### APPLY WHAT YOU READ
1. List the kinds of premises that the passage on the Community & Leisure Trust proposal names as potential income-generating premises.
2. Continue the passage below about the Community & Leisure Trust proposal, picking up after its final sentence.

### TEXT SECTION
● ● ●

But what will happen to those profits? Why are they not being used to subsidise the non-commercial functions such as libraries, and our parks and open spaces.
Sefton Hospitality Operations Ltd is too narrow in its remit. Its income will not benefit the wider community but would merely be ploughed back into supporting itself. This company should be wound up and its assets passed to the Community & Leisure Trust.
The Council would also surrender its management of potential income-generating premises such as gyms, leisure centres and sports centres and pass this to the Community & Leisure Trust. (Crosby Leisure Centre would be outside this scheme as it is subject to a PFI contract agreement and run by an external operator until 2028).
The Community & Leisure Trust would also manage the parks and other non-commercial activities such as our libraries. The Trust would actively look at how income could be generated by more imaginative use of these facilities. This would include fund-raising entertainment events in the parks, working with the health sector in creating health activities, and using libraries as genuine community hubs.

● ● ●

Saved data entries:
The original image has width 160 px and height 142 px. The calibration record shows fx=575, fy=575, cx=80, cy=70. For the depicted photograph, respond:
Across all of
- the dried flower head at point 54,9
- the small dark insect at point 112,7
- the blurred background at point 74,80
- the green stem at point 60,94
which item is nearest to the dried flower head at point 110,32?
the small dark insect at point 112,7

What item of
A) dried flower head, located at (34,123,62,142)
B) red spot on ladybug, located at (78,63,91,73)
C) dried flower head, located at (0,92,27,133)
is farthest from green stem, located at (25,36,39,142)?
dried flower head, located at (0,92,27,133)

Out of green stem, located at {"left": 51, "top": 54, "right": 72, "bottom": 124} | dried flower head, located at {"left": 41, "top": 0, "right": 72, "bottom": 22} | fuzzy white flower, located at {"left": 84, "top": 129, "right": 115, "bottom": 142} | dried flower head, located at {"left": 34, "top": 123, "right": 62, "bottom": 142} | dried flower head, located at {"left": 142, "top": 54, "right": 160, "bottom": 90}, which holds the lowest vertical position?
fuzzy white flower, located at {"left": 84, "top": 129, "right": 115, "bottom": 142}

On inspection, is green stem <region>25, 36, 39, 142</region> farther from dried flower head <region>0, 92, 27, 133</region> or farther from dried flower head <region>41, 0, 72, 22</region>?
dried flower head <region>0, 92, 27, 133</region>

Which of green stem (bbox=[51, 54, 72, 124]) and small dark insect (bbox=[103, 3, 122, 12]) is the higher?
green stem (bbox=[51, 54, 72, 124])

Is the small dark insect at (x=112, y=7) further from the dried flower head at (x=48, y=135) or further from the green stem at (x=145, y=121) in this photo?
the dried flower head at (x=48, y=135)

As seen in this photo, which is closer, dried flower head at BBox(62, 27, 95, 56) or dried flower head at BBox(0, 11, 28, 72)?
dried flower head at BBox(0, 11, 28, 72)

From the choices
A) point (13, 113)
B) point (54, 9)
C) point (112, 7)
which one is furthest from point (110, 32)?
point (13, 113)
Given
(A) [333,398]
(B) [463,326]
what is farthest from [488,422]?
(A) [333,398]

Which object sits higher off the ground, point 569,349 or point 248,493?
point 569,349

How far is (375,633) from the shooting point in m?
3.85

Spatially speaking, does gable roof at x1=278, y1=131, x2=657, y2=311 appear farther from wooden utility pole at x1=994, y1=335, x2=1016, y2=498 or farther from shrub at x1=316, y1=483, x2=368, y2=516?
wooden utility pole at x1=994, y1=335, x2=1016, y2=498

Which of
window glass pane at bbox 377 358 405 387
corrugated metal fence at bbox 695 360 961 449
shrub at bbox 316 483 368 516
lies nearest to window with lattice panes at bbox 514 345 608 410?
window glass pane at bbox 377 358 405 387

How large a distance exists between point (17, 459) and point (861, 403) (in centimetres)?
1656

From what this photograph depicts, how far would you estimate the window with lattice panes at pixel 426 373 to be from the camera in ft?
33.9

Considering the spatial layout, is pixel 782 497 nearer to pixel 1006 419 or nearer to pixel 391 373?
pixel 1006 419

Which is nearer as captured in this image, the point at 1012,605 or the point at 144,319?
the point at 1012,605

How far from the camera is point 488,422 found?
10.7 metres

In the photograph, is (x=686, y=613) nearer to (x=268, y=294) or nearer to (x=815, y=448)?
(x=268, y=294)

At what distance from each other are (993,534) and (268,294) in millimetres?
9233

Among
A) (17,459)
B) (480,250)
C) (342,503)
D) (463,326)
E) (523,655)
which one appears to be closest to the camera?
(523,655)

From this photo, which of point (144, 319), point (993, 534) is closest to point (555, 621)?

● ● ●

### ANSWERS BELOW
1. Gyms, leisure centres, and sports centres.

2.
Discussion would need to be held regarding the overall content of the Trust’s responsibilities. For example, it is unrealistic to expect the Trust to take responsibility for coastal protection but it may have a part to play in land-based activities along the coast.
How would all this be funded?
The Trust would liberate from the Council some of the £3.2m Section 106 funding which has lain unspent for years. This would be used in our parks and greenspaces. Such money could also be used as a match against external funding applications from charitable or national grant-giving organisations. As a local authority Sefton Council is currently ineligible to bid for many external funds but a Trust would be able to do so. Using the £3.2m as match funding could readily provide leverage to secure over £10m from external agencies.
Funding could also come from the Liverpool City Region and Central Government initiatives aimed at the local environment and “greening-up.”
Volunteers would continue to play a major role but would not be expected to undertake the bureaucracy of setting themselves up as charities or companies as this would be the responsibility of the Community & Leisure Trust.
The “Friends” groups representing our local parks would be represented on the management of the Trust and a coordinated approach taken to funding and supporting the development of our parks.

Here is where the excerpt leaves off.